On Friday, 21 September 2018 17:19:36 UTC+3, bitrex wrote:
> On 09/20/2018 02:21 AM, David Brown wrote:
> > On 20/09/18 01:47, bitrex wrote:
> >> On 09/19/2018 05:23 PM, David Brown wrote:
> >>> On 19/09/18 19:43, bitrex wrote:
> >>>> On 09/19/2018 12:23 PM, Scott wrote:
> >>>>> On Wed, 19 Sep 2018 11:01:45 -0400, "Rick C. Hodgin"
> >>>>> <
rick.c...@gmail.com> wrote:
> >>>>>
> >>>>>> Can anyone think of a reason why this type of operation shouldn't
> >>>>>> be a valid syntax in a (C/C++)-like lanuage, added to that new
> >>>>>> language with these features:
> >>>>>>
> >>>>>> if (a <= b < c)
> >>>>>> printf("b is [a, c)\n");
> >>>>>>
> >>>>>> if (a < b <= c)
> >>>>>> printf("b is (a, c]\n");
> >>>>>>
> >>>>>> if (a < b < c)
> >>>>>> printf("b is (a, c)\n");
> >>>>>>
> >>>>>> And even these:
> >>>>>>
> >>>>>> if (a < b < c < d)
> >>>>>> prinf("b is (a, c)\nc is (b, d)\n");
> >>>>>>
> >>>>>> if (a < b < c < d < e)
> >>>>>> prinf("b is (a, c)\nc is (b, d)\nd is (c, e)\n");
> >>>>> ...
> >>>>>
> >>>>> What nonsense are you trolling about now? Everybody knows that these
> >>>>> are already perfectly valid constructs in C with simple and
> >>>>> unambiguous semantics.
> >>>>>
> >>>>
> >>>> it's ambiguous enough in that gcc emits a warning:
> >>>
> >>> gcc does not give a warning because it is ambiguous - the code is not
> >>> ambiguous in C. gcc gives a warning because it is probably incorrect
> >>> code.
> >>>
> >>> There is nothing wrong with the idea of making expressions like these
> >>> match their mathematical meaning. But it would be confusing to do so
> >>> in a C-like language.
> >>
> >> Yes, I meant "ambiguous" in the sense of my brain might not have been
> >> able to immediately intuit what behavior that form of expression
> >> invoked. Given that it compiled and it does not appear to invoke any
> >> undefined behavior I know of then surely the compiler is not confused.

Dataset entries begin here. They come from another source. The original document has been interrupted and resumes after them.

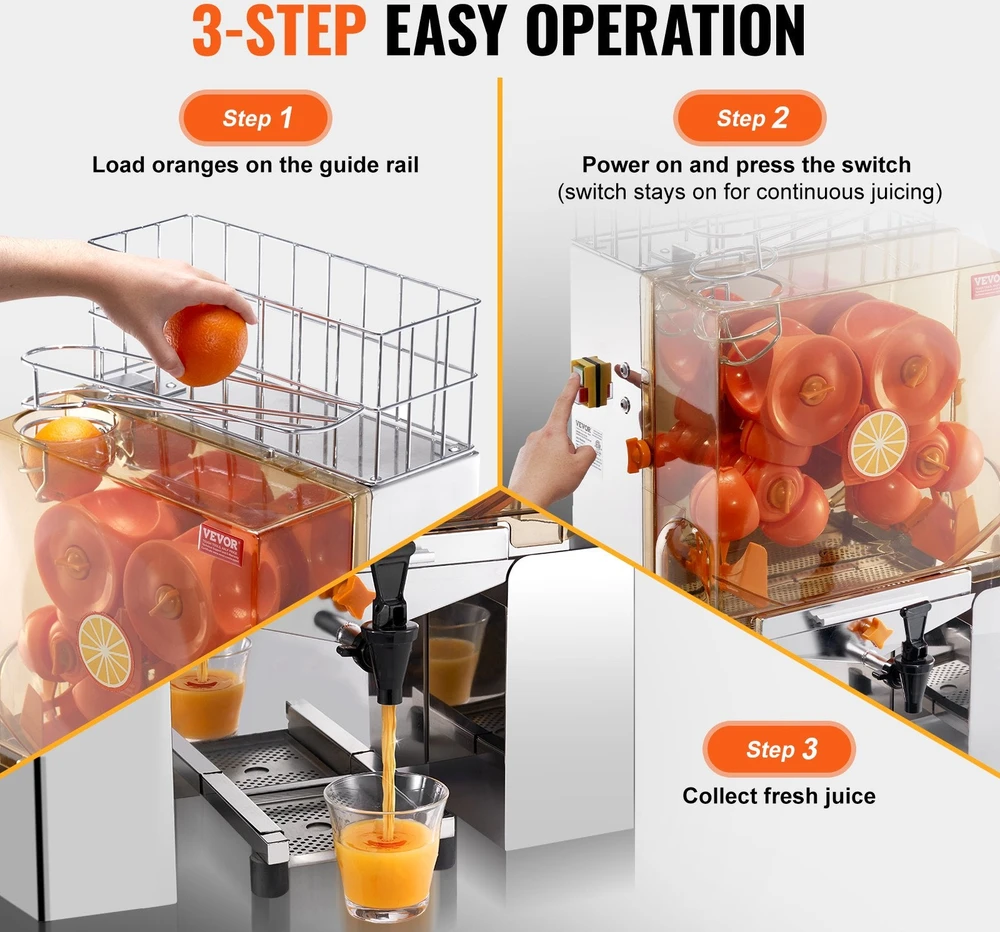 3-STEP EASY OPERATION

Step 1
Load oranges on the guide rail

Step 2
Power on and press the switch
(switch stays on for continuous juicing)

VEVOR

VEVOR

VEVOR

Step 3
Collect fresh juice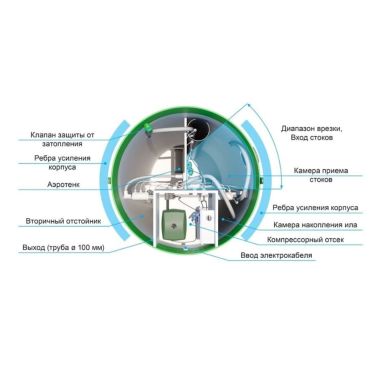 Клапан защиты от затопления

Ребра усиления корпуса

Аэротенк

Вторичный отстойник

Выход (труба ø 100 мм)

Диапазон врезки, Вход стоков

Камера приема стоков

Ребра усиления корпуса

Камера накопления ила

Компрессорный отсек

Ввод электрокабеля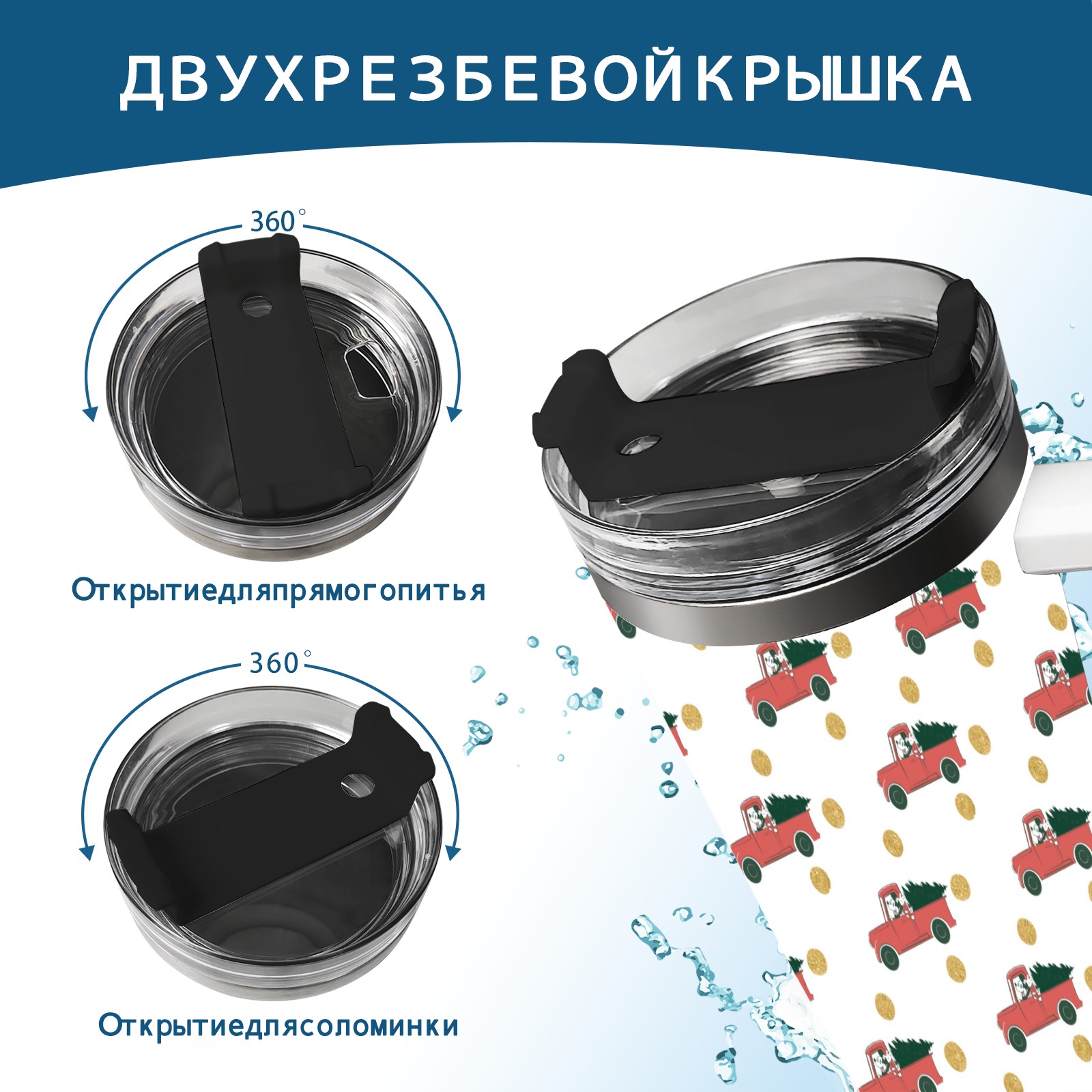 ДВУХРЕЗБЕВОЙКРЫШКА

360°

Открытиедляпрямогопитья

360°

Открытиедлясоломинки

> >> It will do something, whatever it is.
> >
> > Ah, you mean /your/ interpretation of it is ambiguous - not that the C
> > itself is ambiguous. Yes, I can appreciate that. There is nothing for
> > it but to learn the way C interprets this type of expression - and then,
> > like all sane C programmers, avoid writing it.
>
> I've been writing C/C++ off and on since ALL THE WAY BACK in the late
> 1990s and I can't say it ever occurred to me to write a test like if ( a
> < b < c ) I'd probably just write (a < b && b < c) by force of habit.
> the former is very high-school math-y vs. Boolean logic.
Note that the '(a < b && b < c)' is likely sub-optimal code when
those are integer or pointer values and it is meant as a check if
that 'b' is inside of some fixed range 'a' to 'c' (that is quite
frequent purpose of that expression). Issue is that implementations
tend to generate two branches there. Sometimes these are generated
even when the a and c are known compile time. Branches are quite
expensive on modern out-of-order hardware.